Há em torno do voluntariado muitas ideias. Algumas são românticas, outras de missão, outras ainda de que é algo que se faz apenas com os “braços” e quando se tem tempo. Seja qual for a motivação para agir em voluntariado, este deve ser feito mais com a “cabeça” do que com os “braços”. Ou seja, primeira com consciência e depois com a ação.
Sim, o voluntariado é uma escolha livre de agir. Mas sim, e também, o voluntariado obedece, quer na sua fonte quer na legislação portuguesa e internacional, a princípios. Nem tudo é voluntariado nem tão pouco tudo é bom voluntariado. Evitando entrar na definição da lei portuguesa do que é voluntariado e pessoas voluntárias, importa dizer que se não há um enquadramento (como descrito na lei), não há realmente voluntariado. Um grupo de pessoas que se junta e faz “qualquer coisa” não é necessariamente voluntariado e pode, em muitos casos, produzir efeitos indesejáveis pois sem planeamento e sem a consciência de perceber a situação em que se pretende intervir, corremos o risco de desajudar.
O voluntariado ocorre em organizações promotoras e capazes de gerir um programa ou projeto de voluntariado. Há necessidade de formação e orientação, bem como assegurar a proteção da pessoa voluntária. O contrário disto será apenas um ajuntamento de pessoas que fazem algo. Como um grupo que combina ir à pesca, por exemplo.
O problema está, muitas vezes, na origem de quem inicia e pretende gerir voluntariado. Os projetos de voluntariado não são de “geração espontânea” e não se criam no Facebook ou noutra rede social sem que antes haja todo o enquadramento necessário. Não se convocam voluntários e voluntárias de forma aleatória para uma ação que a única preparação é informar do “dia e hora”. Infelizmente tenho observado vivamente esta situação com todos os problemas que aí advêm.
Vou utilizar o exemplo das pessoas sem-abrigo em Lisboa. Os grupos de “voluntários” e voluntárias” nas ruas estão a crescer. São grupos que aparecem numa noite com carros, carrinhas e até (recentemente) com um camião. Daqui sai roupa, mais roupa e mais roupa. Depois comida e mais comida e ainda mais comida (a qual não pode ser guardada pelas pessoas sem-abrigo). Grupos que vêm de todas as partes do país. Perto de Lisboa ou longe. Solidariedade? Talvez, mas não é voluntariado.
Há aqui muitos problemas a apontar, mas irei aos mais imediatos:
– Estas ações não são de voluntariado pois não enquadram os requisitos para que sejam;
– São inconscientes e inconsequentes e produzem perturbação nas ajudas organizadas que existem;
– Não educam para o voluntariado nem para uma ação consciente. Pelo contrário, causam uma ideia errónea do voluntariado;
– Claramente os “voluntários” e “voluntárias” destes grupos não obtiveram a formação e orientação necessárias para lidar, neste caso, com a situação de rua e as fragilidades humanas da condição de sem-abrigo.

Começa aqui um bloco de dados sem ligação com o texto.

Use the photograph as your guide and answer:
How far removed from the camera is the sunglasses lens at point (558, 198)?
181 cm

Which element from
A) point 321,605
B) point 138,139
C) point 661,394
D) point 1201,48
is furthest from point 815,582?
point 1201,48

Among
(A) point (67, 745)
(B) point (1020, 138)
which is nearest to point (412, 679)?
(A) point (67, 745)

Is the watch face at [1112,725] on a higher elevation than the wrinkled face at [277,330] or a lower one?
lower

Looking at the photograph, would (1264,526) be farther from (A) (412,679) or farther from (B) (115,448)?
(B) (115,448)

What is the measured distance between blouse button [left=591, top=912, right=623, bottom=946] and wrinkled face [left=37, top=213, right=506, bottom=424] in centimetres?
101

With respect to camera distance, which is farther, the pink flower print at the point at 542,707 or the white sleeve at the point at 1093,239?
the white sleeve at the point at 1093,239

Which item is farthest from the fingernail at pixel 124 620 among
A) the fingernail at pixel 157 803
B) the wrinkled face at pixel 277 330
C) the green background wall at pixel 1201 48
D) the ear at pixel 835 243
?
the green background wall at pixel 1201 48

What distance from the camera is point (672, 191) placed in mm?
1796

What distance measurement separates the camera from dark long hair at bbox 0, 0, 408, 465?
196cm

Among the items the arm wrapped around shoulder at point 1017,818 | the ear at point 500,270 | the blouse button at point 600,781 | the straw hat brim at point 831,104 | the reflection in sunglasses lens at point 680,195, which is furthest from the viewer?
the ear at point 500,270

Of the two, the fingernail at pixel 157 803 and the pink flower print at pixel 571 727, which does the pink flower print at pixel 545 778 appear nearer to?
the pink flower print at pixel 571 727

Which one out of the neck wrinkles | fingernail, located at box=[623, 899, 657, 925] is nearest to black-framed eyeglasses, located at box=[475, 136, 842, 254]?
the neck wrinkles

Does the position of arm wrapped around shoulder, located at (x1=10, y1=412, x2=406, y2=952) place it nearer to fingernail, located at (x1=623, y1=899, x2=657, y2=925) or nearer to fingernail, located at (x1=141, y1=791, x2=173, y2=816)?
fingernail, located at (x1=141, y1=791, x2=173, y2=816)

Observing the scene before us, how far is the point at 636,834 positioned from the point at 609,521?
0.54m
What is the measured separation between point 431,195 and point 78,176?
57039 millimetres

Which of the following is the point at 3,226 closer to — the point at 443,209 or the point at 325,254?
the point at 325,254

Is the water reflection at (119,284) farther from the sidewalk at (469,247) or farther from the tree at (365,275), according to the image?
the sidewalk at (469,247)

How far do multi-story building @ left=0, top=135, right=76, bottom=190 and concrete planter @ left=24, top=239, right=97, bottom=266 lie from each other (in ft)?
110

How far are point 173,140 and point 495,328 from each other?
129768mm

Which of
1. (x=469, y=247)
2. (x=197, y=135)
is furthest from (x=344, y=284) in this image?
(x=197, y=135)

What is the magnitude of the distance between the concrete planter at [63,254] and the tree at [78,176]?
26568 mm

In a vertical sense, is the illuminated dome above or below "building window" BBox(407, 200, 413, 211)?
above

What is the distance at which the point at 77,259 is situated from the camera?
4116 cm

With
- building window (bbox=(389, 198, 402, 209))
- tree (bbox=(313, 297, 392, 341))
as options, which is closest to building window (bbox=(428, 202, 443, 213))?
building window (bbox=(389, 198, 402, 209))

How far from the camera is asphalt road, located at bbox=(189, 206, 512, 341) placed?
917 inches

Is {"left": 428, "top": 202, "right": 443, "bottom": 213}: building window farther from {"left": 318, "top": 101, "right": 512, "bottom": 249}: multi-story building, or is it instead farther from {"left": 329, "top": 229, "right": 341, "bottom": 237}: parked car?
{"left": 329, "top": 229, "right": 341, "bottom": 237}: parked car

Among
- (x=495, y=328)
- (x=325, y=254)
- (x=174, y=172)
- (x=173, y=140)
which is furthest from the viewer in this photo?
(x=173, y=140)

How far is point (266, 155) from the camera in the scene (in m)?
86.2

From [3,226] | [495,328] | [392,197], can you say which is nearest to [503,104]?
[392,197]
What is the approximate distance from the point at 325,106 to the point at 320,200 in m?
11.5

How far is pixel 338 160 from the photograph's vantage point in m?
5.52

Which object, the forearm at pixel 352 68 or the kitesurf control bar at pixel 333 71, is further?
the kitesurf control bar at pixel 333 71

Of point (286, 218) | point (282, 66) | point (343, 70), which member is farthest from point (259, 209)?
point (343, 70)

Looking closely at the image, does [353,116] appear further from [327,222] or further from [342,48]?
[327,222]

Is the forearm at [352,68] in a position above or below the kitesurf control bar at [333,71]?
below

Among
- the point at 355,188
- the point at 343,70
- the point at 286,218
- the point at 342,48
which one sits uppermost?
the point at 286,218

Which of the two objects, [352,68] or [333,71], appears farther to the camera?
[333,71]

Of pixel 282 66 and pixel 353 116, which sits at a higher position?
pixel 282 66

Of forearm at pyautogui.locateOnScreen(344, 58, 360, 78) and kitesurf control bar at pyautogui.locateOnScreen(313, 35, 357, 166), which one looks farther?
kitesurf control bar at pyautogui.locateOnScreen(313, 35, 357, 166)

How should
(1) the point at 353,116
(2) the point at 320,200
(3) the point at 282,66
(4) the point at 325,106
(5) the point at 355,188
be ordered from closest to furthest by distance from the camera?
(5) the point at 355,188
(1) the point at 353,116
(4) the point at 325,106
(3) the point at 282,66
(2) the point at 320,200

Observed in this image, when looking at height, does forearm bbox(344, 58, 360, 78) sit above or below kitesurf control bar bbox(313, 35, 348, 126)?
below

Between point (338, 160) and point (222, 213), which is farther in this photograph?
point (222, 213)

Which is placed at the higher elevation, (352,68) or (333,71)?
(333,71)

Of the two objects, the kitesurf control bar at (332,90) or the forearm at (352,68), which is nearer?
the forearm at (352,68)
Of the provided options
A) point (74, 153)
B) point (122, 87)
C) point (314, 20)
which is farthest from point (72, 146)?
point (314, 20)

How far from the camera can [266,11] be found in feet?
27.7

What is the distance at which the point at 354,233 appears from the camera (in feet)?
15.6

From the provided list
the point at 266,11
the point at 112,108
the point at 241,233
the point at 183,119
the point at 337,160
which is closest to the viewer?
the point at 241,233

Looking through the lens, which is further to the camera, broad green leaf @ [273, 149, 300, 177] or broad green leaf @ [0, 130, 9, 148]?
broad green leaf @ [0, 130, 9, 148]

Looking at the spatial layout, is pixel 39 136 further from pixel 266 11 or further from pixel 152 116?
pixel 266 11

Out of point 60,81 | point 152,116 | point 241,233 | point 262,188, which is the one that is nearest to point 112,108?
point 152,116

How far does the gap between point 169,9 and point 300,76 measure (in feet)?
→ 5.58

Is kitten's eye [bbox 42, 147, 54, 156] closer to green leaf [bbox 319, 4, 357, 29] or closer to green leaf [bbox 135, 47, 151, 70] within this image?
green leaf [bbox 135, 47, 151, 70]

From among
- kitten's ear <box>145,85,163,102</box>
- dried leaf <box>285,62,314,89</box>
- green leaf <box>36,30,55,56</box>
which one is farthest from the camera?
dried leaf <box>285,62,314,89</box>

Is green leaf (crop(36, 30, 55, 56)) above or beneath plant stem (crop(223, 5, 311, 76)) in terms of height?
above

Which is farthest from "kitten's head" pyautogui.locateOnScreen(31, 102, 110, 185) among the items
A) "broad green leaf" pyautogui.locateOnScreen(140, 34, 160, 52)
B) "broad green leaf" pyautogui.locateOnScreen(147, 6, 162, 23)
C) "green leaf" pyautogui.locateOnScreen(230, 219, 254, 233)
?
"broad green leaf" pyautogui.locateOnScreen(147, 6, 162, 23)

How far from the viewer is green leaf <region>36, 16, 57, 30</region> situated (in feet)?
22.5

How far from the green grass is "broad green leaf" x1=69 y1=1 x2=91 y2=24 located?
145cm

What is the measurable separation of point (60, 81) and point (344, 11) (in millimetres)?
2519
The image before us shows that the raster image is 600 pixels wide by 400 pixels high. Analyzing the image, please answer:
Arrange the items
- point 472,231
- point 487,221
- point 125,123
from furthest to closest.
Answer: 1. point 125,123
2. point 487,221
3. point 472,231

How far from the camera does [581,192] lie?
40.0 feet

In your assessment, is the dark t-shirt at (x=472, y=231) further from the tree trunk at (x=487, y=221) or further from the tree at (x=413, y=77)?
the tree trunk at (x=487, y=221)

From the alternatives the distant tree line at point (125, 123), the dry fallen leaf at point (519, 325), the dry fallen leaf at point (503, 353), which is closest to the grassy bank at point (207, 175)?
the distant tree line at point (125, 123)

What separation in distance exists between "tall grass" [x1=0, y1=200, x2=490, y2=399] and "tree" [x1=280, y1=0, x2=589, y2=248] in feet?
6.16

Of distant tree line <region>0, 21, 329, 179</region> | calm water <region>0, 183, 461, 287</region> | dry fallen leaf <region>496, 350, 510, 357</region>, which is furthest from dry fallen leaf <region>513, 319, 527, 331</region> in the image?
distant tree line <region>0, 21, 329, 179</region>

– Por último e eticamente fundamental, não se utilizam pessoas sem-abrigo (ou outras) para nos divertirmos. Defendo vivamente (e já escrevi) que o voluntariado é algo positivo para nós e não há mal nenhum em nos sentirmos felizes em fazê-lo. Mas isto é bem diferente de utilizar as pessoas que deveriam ser apoiadas como fonte de recreação.